* **抜粋した文章**
——————

不要と思われるサービスはサーバリソースの無駄使いになるので、以下のコマンドで停止設定にしておきます。

# chkconfig <サービス名> off

これはOS起動時のサービスの自動起動設定なので、合わせて

# /etc/init.d/<サービス名> stop

として現在の実行状態も停止します。

さて、サーバ 用途でランレベルは3になっているので3:onとなっているサービスを上から順に調べて、offにしていくのですが、自分の知識範囲でよくわからないものもあったします。その場合はとりあえずonにしておいています。もちろんすべて把握できるのが良いのですが。。。

逆にOSの起動時に実行させたいサービスは

# chkconfig <サービス名> on

とします。

ディクスサイズの確認

# df -h

-hをつけるとサイズにM(メガ)とかG(ギガ)とかがついてわかりやすく表示されます。 サーバスペックにあったディクスサイズになっていることや、パーティションを確認します。

ロケールの設定

システムが使うロケール/etc/sysconfig/i18nで設定します

日本語なら

LANG="ja_JP.UTF-8"

英語なら

LANG="en_US.UTF-8"

としておきます。また

# yum install man-pages-ja

をインストールして、ロケールを日本語にしておくとmanページが日本語表示されるようになります。

タイムゾーンとNTPの設定

タイムゾーンを日本にする

# cp -f /usr/share/zoneinfo/Japan /etc/localtime

/etc/sysconfig/clockを以下のように編集する

ZONE="Asia/Tokyo"

サーバの時刻をあわせるntpdについての設定/etc/ntp.confを確認します。

server 0.centos.pool.ntp.org iburst
server 1.centos.pool.ntp.org iburst
server 2.centos.pool.ntp.org iburst
server 3.centos.pool.ntp.org iburst

のようにntpサーバが指定されていること。

dateコマンドで表示される時刻が正しいことを確認する。

# date

ネットワーク関連の設定

幾つかあるので、順番に見ていきます。

ネットワークの設定

/etc/sysconfig/network

NETWORKINGyesになっているのとHOSTNAMEを確認する

NETWORKING=yes
HOSTNAME=your-hostname

ネットワーク・インターフェースの確認

ネットワーク・インターフェースは/etc/sysconfig/network-scripts配下にインターフェースごとにifcfg-xxxというファイルに設定されている。

例えばifcfg-eth0イーサネットの0番目のインターフェース

DEVICE="eth0"
BOOTPROTO="none"
IPADDR=192.168.56.14
NETMASK=255.255.255.0
ONBOOT="yes"
TYPE="Ethernet"
UUID="c67412a6-19cf-427a-9f4d-96ca89217519"

——————

* **示された行**
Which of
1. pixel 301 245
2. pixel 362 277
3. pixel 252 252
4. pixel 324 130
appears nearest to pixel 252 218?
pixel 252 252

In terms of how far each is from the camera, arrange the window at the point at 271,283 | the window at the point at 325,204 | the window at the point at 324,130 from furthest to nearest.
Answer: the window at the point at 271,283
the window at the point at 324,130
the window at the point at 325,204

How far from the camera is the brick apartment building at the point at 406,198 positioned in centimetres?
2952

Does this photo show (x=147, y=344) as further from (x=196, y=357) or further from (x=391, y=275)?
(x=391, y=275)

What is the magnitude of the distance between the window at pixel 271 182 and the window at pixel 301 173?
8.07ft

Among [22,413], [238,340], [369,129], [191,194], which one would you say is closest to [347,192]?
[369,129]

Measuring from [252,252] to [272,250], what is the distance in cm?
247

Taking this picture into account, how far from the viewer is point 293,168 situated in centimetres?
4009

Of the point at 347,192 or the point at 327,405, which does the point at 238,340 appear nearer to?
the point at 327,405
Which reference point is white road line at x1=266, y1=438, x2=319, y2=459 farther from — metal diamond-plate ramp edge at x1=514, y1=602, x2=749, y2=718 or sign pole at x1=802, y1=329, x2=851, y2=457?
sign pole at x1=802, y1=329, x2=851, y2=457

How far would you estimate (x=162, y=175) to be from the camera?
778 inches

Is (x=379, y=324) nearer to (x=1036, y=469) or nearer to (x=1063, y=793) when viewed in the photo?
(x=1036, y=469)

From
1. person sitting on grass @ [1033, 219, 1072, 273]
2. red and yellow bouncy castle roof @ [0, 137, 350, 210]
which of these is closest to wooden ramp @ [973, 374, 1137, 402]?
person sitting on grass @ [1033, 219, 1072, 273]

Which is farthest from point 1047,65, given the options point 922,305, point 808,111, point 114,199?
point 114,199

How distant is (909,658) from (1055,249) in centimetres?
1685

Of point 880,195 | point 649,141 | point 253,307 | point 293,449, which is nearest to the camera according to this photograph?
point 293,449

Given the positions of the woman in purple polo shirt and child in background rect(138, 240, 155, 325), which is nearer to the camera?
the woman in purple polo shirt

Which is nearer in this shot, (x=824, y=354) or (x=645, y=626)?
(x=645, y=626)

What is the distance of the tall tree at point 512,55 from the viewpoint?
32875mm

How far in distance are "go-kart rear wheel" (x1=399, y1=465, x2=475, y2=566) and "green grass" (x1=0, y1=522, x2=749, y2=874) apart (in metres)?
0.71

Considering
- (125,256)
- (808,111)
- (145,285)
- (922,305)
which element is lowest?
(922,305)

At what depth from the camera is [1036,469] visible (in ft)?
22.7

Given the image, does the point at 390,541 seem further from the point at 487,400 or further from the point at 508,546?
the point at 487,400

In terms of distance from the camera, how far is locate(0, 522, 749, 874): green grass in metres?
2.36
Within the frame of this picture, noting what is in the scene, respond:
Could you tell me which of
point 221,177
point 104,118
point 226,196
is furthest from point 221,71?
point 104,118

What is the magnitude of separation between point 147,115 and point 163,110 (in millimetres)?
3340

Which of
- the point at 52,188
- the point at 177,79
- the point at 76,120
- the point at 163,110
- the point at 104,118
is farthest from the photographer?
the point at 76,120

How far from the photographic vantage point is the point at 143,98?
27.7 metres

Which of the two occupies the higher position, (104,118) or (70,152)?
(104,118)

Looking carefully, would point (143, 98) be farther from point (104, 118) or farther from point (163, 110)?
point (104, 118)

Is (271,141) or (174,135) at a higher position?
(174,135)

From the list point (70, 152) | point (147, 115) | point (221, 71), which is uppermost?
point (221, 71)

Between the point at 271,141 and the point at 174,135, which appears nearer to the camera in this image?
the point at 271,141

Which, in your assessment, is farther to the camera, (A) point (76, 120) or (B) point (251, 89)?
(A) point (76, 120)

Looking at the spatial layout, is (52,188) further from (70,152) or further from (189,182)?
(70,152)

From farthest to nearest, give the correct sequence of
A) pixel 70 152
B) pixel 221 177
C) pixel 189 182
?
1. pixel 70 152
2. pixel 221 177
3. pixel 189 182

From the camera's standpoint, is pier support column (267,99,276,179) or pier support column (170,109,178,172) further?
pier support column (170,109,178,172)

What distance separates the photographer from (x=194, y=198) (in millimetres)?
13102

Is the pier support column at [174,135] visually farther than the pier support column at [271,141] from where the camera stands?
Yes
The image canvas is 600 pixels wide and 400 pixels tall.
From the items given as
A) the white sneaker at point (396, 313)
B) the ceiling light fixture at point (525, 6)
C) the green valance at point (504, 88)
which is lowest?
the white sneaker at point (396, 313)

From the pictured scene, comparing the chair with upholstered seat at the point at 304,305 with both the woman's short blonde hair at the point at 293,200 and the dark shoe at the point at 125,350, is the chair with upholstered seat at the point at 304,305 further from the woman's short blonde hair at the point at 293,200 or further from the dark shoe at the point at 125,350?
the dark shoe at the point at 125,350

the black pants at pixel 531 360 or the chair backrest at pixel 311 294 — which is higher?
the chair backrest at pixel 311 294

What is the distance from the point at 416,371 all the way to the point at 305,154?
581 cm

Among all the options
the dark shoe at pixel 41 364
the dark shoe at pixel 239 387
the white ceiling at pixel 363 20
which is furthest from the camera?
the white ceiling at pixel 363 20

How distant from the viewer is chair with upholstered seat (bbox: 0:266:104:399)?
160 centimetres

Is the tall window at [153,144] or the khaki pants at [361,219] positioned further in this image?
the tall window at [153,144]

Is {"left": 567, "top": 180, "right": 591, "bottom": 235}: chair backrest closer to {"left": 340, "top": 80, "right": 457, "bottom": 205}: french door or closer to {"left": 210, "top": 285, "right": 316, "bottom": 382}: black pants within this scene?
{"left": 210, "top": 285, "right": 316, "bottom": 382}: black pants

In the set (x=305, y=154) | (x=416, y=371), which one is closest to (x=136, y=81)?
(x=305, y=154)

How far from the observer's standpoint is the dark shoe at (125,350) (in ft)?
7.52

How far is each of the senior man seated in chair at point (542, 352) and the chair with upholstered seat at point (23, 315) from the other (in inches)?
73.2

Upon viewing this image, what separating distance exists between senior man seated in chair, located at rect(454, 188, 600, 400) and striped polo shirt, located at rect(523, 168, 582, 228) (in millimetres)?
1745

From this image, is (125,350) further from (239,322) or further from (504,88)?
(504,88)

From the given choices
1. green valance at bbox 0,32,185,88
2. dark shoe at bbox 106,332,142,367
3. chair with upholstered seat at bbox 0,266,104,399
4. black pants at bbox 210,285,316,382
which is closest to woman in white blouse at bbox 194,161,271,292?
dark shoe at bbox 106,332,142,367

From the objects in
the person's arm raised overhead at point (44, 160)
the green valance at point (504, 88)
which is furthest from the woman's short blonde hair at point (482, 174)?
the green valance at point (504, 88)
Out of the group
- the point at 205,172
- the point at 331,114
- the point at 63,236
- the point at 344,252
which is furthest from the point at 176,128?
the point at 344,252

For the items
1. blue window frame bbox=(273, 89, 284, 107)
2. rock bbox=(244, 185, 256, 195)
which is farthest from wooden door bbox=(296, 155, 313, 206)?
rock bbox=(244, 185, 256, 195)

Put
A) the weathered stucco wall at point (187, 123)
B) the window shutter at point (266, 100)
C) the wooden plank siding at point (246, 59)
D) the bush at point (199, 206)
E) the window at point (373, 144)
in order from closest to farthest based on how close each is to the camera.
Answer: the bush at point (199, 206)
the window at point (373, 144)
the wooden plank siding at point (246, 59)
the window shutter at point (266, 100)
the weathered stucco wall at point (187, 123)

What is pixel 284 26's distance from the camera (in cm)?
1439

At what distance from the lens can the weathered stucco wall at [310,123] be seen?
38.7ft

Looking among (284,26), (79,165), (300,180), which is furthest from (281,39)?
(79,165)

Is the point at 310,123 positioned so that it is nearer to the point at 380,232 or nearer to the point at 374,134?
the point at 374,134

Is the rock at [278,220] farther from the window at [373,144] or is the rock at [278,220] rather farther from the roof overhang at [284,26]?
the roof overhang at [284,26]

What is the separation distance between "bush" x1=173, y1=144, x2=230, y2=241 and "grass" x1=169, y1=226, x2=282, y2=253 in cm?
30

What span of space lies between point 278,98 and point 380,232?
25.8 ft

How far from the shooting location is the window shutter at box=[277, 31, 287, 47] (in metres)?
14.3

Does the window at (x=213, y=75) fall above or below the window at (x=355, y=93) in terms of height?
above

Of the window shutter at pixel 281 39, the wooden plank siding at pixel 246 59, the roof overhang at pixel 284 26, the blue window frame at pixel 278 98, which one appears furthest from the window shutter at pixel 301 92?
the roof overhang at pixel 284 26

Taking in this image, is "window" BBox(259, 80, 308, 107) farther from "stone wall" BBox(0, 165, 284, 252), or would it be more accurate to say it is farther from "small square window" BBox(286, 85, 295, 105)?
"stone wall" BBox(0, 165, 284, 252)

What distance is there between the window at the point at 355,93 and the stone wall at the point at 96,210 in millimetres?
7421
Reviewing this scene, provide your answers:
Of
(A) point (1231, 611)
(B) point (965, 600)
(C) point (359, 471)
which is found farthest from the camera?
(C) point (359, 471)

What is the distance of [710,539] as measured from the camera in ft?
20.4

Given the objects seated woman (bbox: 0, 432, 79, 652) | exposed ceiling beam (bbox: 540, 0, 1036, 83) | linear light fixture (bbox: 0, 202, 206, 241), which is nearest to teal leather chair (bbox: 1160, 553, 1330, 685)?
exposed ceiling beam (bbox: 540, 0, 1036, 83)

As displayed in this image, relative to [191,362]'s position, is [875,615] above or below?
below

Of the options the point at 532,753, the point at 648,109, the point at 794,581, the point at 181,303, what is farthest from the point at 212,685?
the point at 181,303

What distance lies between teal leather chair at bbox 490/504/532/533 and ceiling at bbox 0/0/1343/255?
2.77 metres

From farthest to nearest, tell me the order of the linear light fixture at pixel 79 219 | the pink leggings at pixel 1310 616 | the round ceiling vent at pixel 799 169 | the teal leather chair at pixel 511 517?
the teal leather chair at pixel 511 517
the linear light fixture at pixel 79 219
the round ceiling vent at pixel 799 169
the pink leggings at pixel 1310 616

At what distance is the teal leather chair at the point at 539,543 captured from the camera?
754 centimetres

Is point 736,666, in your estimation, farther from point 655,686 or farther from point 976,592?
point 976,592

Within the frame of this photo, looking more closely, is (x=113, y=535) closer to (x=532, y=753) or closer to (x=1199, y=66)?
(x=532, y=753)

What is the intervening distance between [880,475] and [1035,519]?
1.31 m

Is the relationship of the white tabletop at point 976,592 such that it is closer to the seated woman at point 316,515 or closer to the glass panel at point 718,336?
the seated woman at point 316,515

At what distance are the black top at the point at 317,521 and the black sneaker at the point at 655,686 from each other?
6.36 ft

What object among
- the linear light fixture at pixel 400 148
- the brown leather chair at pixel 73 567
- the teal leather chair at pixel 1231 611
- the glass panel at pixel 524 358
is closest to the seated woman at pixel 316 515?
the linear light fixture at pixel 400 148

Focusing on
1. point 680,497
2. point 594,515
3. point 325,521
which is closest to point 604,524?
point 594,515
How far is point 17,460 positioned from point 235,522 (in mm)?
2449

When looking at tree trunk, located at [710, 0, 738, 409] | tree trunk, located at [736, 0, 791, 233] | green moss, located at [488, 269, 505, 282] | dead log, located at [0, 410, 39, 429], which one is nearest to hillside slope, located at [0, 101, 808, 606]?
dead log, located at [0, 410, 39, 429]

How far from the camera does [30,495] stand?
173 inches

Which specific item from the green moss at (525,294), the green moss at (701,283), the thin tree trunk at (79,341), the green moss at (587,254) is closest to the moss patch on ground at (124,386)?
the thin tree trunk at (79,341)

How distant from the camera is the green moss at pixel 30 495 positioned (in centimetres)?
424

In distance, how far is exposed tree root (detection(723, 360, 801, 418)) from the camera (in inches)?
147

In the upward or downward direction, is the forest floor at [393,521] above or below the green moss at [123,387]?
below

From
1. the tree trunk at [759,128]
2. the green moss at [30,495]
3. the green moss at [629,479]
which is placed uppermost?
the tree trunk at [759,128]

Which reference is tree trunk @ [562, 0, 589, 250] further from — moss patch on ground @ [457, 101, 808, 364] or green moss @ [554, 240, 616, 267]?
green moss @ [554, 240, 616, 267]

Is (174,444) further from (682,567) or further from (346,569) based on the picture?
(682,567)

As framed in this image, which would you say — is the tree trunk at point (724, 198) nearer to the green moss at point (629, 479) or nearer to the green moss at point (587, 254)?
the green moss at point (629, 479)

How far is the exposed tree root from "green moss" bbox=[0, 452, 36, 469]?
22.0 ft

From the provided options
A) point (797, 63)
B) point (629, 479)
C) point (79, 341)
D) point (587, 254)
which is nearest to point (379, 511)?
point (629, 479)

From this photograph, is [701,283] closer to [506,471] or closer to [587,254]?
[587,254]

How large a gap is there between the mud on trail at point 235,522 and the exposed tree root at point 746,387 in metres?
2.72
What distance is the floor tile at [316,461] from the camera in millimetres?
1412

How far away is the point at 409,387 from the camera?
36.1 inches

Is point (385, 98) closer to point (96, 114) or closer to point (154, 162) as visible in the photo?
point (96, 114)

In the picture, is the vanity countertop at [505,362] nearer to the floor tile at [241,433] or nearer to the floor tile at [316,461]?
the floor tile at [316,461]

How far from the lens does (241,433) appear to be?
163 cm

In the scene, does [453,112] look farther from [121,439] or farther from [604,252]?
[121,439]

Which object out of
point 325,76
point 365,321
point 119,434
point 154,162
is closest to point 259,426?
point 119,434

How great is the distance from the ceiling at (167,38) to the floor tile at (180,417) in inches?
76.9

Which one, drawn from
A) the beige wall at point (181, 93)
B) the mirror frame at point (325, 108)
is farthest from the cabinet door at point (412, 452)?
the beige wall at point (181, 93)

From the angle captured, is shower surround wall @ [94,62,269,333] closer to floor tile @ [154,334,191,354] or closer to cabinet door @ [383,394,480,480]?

——————

* **短い課題**
CentOSサーバの初期設定についての文章を、最後の設定例の後から書き継ぐこと。

* **課題の解答**
静的はIPを割り当てている場合はIPADDRNETMASKなどの設定を確認、編集する。またネットワークの設定を変更したら

# /etc/init.d/network restart

で反映させる。

IPアドレスの確認

# ifconfig

IPアドレスの設定が、設定通りか確認します。

ネットワークの疎通確認

# ping yahoo.co.jp

pingが外に向けて通るかを確認します。0% packet lossとなればOK。

# traceroute yahoo.co.jp

外につなぎに行く際にどのようなIPを経由するかを確認。ネットワーク管理者ではないので、ざっと結果を眺めるだけです。

yumリポジトリ

yumCentOSの標準パッケージ管理システムです。システムワイドにパッケージをインストールする場合、基本的にyumを使う方針にしています。ソースからのインストールに代表されるその他のインストール方法はファイルシステムのどこに何が配置されるか把握、管理するのが難しく、これはアンインストールなどの作業を困難にします。

ただCentOSでは標準のyumリポジトリでインストールできるパッケージは数が少なかったり、バージョンが古かったりする(特にPHPのバージョンが古いのがLAMP環境では致命的です)ので、以下のサードパーティリポジトリを追加して使っています。俗に「野良リポジトリ」と呼ばれるものです。

  • epel
  • remi

追加は以下のコマンドを実行します。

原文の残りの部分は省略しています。